Cornell research on sand dunes wins award

Media Contact

John Carberry

Provided
Sara Abdul-Majid of Weill Cornell Medical College-Qatar and Cornell Professor Michel Louge installed this weather station in November 2011 to monitor rain, wind and humidity; it's part of a research project to better understand microbes in sand dunes and engineer microbiological methods to prevent mobile sand dunes from encroaching onto infrastructure.

A Weill Cornell Medical College in Qatar (WCMC-Q)/Cornell research project to better understand microbes in sand dunes and engineer microbiological methods to prevent mobile sand dunes from encroaching onto infrastructure won the "Best Environment Research Program of the Year" at the Annual Research Forum of the Qatar Foundation in Doha, Nov. 21. The award included a $100,000 prize to extend the research.

The project, sponsored by the Qatar National Research Foundation, is a collaboration among Cornell's Anthony Hay, associate professor of microbiology, and Michel Louge, professor of mechanical engineering, WCMC-Q's Christopher Ogden, Renee Richer, Sara Abdul-Majid and Joel Malek, and scientists at the University of Michigan, Universities of Rennes and Nantes in France and the University of Nouakchott in Mauritania.

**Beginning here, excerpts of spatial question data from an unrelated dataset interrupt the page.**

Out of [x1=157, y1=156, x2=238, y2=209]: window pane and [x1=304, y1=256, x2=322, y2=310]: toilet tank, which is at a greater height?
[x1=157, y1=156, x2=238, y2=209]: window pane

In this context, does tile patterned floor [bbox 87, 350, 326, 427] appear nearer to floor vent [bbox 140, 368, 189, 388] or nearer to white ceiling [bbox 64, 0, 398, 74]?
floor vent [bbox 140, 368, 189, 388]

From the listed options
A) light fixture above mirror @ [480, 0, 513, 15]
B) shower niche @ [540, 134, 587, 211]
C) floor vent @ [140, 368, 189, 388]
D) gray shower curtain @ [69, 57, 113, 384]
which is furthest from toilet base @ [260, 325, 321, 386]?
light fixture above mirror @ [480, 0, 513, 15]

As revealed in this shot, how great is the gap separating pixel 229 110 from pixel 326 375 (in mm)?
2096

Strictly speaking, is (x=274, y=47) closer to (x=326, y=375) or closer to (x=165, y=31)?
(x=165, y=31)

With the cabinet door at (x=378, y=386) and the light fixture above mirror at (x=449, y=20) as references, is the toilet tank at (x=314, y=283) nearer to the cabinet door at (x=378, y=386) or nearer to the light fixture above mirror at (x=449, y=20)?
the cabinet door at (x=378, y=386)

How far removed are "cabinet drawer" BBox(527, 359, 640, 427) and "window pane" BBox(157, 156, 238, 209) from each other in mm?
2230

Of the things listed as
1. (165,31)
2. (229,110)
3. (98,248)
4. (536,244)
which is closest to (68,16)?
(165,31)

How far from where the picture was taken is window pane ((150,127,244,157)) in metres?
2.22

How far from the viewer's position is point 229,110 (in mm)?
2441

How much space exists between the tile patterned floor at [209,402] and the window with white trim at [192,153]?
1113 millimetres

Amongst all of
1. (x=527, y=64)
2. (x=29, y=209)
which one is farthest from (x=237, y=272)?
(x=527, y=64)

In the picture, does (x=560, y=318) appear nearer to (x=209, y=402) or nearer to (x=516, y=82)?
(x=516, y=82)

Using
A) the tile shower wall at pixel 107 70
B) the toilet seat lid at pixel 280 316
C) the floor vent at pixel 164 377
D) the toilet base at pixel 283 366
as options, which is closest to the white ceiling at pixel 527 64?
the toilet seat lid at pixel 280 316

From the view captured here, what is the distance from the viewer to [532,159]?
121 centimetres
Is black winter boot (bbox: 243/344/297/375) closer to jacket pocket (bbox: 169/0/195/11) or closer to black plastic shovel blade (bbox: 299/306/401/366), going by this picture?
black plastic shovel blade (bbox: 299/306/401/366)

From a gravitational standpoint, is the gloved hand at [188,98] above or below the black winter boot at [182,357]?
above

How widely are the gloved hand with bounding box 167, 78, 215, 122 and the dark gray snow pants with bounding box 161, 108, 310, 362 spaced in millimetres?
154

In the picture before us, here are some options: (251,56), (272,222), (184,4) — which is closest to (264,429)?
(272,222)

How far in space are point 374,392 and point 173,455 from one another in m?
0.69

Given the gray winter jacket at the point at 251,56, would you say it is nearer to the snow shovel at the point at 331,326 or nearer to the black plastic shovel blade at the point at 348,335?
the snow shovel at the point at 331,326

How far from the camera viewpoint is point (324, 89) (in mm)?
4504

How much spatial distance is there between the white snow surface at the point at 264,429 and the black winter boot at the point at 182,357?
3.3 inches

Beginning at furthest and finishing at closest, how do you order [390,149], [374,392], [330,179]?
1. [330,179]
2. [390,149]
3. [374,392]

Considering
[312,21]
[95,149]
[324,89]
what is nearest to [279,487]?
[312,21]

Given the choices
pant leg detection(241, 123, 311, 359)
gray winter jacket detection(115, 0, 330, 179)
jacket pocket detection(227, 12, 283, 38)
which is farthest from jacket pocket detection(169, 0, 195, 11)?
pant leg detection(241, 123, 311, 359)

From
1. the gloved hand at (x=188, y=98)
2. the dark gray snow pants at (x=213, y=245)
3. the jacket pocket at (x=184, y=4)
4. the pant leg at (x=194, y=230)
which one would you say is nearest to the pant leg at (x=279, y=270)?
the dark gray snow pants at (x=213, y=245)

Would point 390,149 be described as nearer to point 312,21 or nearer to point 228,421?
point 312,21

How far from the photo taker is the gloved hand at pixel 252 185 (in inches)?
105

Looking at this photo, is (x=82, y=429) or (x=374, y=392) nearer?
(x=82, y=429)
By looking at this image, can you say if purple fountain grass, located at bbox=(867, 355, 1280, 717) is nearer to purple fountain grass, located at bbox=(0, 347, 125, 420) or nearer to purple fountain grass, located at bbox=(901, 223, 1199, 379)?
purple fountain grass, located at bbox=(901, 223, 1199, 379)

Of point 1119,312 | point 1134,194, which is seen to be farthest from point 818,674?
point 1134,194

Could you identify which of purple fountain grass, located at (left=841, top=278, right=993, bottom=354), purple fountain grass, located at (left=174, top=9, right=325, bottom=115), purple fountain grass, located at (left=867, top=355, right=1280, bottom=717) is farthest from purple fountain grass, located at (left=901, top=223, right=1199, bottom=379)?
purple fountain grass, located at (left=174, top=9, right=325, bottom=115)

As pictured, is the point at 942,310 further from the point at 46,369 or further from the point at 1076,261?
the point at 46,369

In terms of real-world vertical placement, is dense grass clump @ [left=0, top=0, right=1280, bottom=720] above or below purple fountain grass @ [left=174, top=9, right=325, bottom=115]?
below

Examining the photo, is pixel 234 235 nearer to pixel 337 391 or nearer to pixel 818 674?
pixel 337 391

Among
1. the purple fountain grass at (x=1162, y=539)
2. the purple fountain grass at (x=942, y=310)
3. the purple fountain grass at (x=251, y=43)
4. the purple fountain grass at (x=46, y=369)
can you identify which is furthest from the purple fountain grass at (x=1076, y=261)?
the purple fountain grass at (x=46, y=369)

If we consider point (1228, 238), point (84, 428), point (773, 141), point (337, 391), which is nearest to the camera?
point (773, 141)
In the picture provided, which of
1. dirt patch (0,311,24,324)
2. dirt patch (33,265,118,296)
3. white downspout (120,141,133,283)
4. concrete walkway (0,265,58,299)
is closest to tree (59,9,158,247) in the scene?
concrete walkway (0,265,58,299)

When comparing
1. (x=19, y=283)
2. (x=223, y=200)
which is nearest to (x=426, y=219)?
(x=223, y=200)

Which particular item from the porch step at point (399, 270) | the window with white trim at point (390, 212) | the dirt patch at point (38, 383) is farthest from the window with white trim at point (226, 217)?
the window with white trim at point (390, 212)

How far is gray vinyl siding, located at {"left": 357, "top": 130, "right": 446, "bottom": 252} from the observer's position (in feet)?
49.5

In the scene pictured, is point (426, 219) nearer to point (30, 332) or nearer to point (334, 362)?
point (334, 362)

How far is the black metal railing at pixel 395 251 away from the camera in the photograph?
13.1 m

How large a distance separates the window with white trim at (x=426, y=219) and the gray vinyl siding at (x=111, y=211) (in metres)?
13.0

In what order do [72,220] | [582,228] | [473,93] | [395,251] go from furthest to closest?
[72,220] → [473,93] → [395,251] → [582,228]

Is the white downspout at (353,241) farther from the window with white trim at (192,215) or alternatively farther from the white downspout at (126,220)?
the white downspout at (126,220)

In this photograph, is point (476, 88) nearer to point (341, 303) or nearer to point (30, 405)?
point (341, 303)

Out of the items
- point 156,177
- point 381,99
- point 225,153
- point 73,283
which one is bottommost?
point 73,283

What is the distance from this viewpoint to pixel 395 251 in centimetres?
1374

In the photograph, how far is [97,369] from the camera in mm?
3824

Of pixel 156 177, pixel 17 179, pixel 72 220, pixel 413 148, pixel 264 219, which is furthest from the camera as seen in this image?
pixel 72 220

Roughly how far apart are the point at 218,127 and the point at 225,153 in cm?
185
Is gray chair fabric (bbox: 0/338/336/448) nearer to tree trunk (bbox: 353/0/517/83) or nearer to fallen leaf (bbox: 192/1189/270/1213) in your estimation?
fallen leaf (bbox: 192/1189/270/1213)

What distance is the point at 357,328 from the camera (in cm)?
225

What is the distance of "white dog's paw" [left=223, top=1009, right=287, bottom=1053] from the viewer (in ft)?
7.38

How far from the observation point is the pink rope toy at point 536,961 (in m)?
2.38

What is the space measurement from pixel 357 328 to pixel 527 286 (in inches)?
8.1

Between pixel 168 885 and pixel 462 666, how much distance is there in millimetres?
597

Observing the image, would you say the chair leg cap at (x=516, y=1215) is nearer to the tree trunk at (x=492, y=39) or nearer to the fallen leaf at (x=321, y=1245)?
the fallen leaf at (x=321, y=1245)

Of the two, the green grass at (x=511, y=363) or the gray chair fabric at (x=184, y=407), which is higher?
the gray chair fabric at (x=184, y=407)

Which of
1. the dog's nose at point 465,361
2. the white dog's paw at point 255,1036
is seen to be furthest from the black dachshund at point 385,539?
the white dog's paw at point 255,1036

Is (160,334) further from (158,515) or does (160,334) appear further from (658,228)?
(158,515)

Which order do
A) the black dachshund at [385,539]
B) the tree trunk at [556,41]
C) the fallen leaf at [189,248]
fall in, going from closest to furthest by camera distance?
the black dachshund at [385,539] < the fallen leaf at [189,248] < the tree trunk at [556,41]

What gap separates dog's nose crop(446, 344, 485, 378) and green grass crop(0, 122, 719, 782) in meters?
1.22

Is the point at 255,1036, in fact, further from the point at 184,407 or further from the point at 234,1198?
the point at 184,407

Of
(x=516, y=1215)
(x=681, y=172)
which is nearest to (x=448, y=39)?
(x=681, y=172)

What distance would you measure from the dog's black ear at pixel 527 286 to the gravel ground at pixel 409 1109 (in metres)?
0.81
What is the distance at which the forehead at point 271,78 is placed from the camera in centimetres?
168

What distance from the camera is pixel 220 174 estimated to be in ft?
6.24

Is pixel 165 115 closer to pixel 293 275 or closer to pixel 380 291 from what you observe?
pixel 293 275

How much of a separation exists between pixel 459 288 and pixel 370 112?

"The project's objective is to understand whether and how microbes can survive on moisture stored in mobile (wind-driven) desert sand dunes," explained Louge. "It has two principal components: physical measurements and numerical models of moisture balance in mobile dunes, conducted in Qatar and Mauritania, and microbiological analyses of samples collected in those dunes, including DNA/RNA extraction and sequencing. The ultimate goal of the research is to engineer microbiological methods to fix mobile dunes and prevent them from encroaching onto infrastructure."

The Atkinson Center for a Sustainable Future at Cornell provided a travel grant that allowed Hay and Louge to meet their collaborators in Doha in March 2009. During that trip, they collected sand samples, selected a test site, conducted preliminary microbiological and physical analyses, and outlined this research program, which eventually won a $1 million grant from the Qatar National Research Foundation in December 2010.